- **Task objective**
All of the data goes into your copy exactly as written. Images do not.

- **Pictures with short captions**
*** Begin section ***

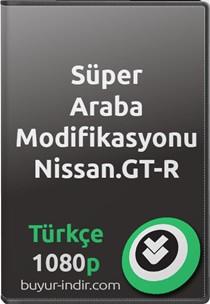 Süper Araba Modifikasyonu: Nissan GT-R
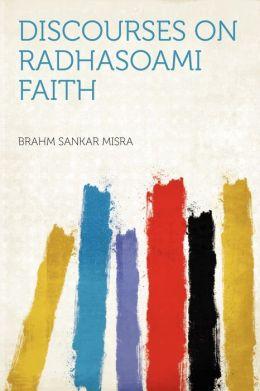 Discourses on Radhasoami Faith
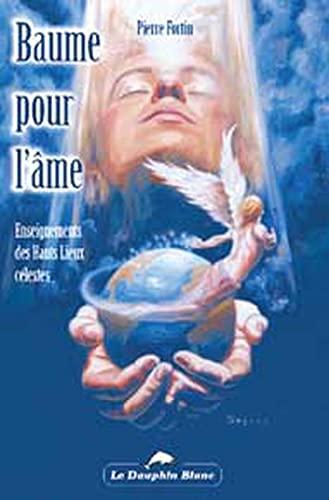 Baume pour l'Ame - Hauts Lieux Celestes (French Edition) (9782894360552) by [???]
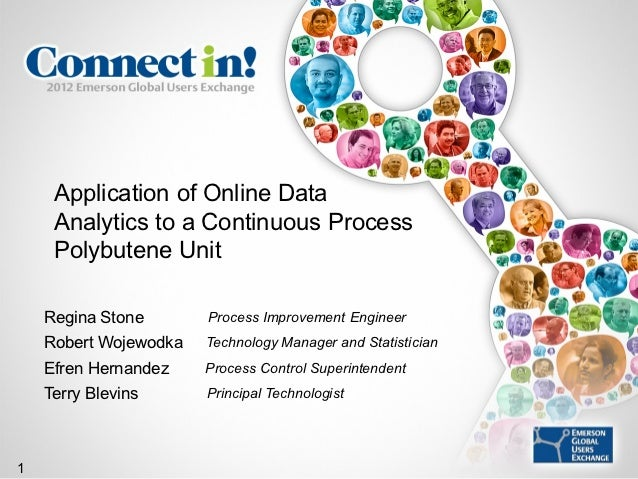 Application of Online Data     Analytics to a Continuous Process     Polybutene Unit    Regina Stone       Process Improve...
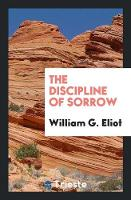 The Discipline of Sorrow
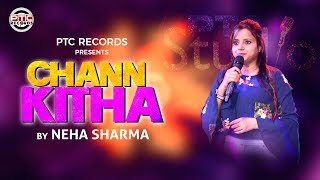 Chann Kitha (Full Song) | Neha Sharma | Latest Punjabi Song | PTC Records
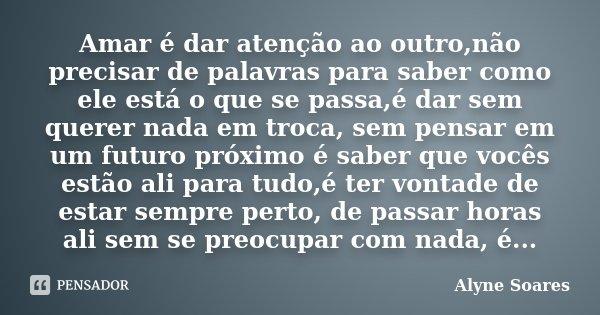 Amar é dar atenção ao outro,não precisar de palavras para saber como ele está o que se passa,é dar sem querer nada em troca, sem pensar em um futuro próximo é s... Frase de Alyne Soares.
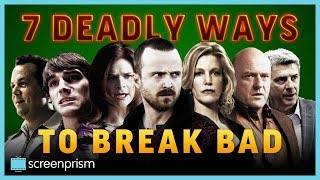 Breaking Bad Characters: 7 Deadly Ways to Break Bad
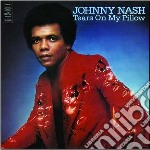 Nash, Johnny - Tears On My Pillow cd musicale di Johnny Nash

*** End section ***

- **Exercise output**
 Süper Araba Modifikasyonu: Nissan GT-R
 Discourses on Radhasoami Faith
 Baume pour l'Ame - Hauts Lieux Celestes (French Edition) (9782894360552) by [???]
 Application of Online Data     Analytics to a Continuous Process     Polybutene Unit    Regina Stone       Process Improve...
 The Discipline of Sorrow
 Chann Kitha (Full Song) | Neha Sharma | Latest Punjabi Song | PTC Records
 Amar é dar atenção ao outro,não precisar de palavras para saber como ele está o que se passa,é dar sem querer nada em troca, sem pensar em um futuro próximo é s... Frase de Alyne Soares.
 Breaking Bad Characters: 7 Deadly Ways to Break Bad
 Nash, Johnny - Tears On My Pillow cd musicale di Johnny Nash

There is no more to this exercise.